The seam should be processed along the shoulder line and along the entire length of the product. If the fabric frays too much when cut, it needs to be processed using an overlocker. As you can see, the sundress and trapeze dress pattern is very simple and can be created in just half an hour. At the same time, you will receive a unique product that cannot be found in any designer collection in the world! You can decorate the dress with a brooch or other accessories, depending on your look.

More interesting models of dresses with a-line silhouette and patterns for them:

Video: How to sew an a-line dress without a pattern


Boat collar

A boat neck is a wide neckline that runs horizontally across the collarbone from one shoulder seam to the other.

Traditionally used in marine casual clothing and uniforms. In modern fashion, the boat collar is popular in knitwear and elegant cocktail dresses.

In international fashion terminology, the names of the cutout “bateau”, “boat” and “Sabrina” are synonymous.

Marine uniform

The laconic horizontal neckline was historically used exclusively in sailor clothing. In conditions of unfavorable sea weather, a long-sleeved straight-fit T-shirt made of cotton knit fabric turned out to be very comfortable. The wide neck of the boat is comfortable to wear and allows you to quickly remove the product.
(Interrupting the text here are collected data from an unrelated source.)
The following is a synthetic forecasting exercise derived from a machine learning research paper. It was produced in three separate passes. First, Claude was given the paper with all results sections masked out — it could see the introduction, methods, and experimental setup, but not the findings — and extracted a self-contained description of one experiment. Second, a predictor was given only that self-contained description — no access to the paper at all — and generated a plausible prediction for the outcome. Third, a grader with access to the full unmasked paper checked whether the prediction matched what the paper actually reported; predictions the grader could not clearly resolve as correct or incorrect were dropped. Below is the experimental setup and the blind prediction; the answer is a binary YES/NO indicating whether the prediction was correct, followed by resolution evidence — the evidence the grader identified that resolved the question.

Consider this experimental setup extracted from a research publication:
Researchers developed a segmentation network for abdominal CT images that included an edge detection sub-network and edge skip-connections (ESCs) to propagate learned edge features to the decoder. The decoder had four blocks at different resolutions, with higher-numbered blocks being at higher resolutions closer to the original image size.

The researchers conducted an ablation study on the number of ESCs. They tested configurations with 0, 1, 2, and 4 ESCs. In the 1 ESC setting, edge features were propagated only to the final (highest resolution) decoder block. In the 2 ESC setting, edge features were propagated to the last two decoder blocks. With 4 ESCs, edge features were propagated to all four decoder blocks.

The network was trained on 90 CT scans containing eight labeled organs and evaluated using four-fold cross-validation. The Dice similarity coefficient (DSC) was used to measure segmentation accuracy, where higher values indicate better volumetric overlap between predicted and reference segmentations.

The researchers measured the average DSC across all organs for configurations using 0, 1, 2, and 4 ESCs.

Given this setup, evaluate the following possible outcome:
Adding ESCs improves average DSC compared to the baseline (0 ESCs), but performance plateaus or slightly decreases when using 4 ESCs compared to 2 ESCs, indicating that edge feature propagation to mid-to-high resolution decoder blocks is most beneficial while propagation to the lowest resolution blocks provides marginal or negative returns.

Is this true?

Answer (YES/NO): NO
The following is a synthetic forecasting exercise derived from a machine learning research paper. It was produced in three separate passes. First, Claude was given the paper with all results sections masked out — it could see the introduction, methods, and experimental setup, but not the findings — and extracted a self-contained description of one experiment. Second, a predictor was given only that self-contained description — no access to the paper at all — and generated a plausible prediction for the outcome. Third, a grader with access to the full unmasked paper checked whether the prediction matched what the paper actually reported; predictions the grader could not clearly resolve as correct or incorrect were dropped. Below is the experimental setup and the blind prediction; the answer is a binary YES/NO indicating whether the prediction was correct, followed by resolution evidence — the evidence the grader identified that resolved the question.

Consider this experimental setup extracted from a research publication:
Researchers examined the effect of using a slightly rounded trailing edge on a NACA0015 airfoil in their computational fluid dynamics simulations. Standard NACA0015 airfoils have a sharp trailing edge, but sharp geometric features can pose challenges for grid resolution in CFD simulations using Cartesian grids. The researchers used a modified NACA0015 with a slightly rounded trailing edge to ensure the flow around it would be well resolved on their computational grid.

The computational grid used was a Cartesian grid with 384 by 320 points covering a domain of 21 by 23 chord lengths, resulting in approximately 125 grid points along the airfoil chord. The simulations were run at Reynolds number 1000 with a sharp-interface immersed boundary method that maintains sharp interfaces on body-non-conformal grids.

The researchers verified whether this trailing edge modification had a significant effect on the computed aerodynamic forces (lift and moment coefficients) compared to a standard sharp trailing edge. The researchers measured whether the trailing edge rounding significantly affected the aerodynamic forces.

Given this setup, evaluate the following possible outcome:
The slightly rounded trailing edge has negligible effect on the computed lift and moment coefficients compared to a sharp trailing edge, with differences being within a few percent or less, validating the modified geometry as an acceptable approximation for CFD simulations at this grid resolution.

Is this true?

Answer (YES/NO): YES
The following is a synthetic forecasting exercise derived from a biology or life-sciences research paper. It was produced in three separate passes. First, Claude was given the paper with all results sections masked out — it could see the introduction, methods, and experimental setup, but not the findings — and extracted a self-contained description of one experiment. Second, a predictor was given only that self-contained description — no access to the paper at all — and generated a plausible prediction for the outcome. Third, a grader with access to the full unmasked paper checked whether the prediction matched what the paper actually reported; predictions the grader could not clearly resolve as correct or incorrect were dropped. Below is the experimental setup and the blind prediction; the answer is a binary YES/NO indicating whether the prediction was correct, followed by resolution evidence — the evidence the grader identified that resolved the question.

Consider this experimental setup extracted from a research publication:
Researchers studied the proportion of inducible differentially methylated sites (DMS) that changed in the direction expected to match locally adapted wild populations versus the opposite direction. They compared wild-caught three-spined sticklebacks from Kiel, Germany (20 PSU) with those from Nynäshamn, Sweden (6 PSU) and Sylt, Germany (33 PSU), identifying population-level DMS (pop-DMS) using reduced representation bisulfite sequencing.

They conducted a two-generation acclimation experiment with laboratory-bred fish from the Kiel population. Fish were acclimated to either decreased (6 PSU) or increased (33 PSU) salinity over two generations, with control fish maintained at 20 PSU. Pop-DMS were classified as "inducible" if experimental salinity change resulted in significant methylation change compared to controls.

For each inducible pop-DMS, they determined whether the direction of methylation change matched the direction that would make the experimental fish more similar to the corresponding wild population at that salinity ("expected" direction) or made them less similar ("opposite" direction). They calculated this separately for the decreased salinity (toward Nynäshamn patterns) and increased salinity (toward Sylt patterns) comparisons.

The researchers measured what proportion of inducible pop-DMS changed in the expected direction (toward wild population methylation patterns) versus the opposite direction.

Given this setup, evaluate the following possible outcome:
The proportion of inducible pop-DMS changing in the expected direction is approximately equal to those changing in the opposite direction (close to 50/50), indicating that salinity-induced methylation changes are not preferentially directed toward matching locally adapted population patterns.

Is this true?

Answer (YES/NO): NO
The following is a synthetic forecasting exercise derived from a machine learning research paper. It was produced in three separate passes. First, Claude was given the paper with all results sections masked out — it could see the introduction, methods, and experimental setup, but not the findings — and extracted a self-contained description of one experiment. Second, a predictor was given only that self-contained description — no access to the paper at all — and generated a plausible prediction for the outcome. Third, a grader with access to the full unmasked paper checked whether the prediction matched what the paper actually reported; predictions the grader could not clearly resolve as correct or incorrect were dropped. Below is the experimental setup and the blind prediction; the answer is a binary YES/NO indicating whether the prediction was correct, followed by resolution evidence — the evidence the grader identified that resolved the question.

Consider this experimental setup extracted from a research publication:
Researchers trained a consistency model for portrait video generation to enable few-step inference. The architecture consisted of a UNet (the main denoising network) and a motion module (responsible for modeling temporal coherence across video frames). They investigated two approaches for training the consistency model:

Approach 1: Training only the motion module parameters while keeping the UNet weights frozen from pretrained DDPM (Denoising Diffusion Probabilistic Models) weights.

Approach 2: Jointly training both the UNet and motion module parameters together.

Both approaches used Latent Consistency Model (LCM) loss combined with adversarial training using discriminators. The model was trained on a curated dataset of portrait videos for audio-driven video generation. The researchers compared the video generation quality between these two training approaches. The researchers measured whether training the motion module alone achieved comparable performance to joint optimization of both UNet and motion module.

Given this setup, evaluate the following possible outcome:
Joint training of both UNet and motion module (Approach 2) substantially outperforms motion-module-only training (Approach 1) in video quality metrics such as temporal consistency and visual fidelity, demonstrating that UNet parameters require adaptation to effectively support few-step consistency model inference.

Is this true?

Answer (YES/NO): NO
A thin cotton jumper with blue and white uniform stripes, known as the “marinière” or “Breton striped shirt”, was adopted as the official uniform of the French Breton navy in 1858. The French name for the cutout “bateau”, like many textile terms, has passed into international terminology.

Coco Chanel and world stars

Fortunately, the distinctive striped pattern did not remain just a uniform. Designer Coco Chanel was first inspired by the sea jumper of fishermen and sailors. Chanel embodied her own version of the knitted jersey jumper model, which she saw on the beaches of Brittany, in her 1917 collection. She effortlessly paired striped modified uniforms with wide-leg trousers and espadrille sandals in the women's collection.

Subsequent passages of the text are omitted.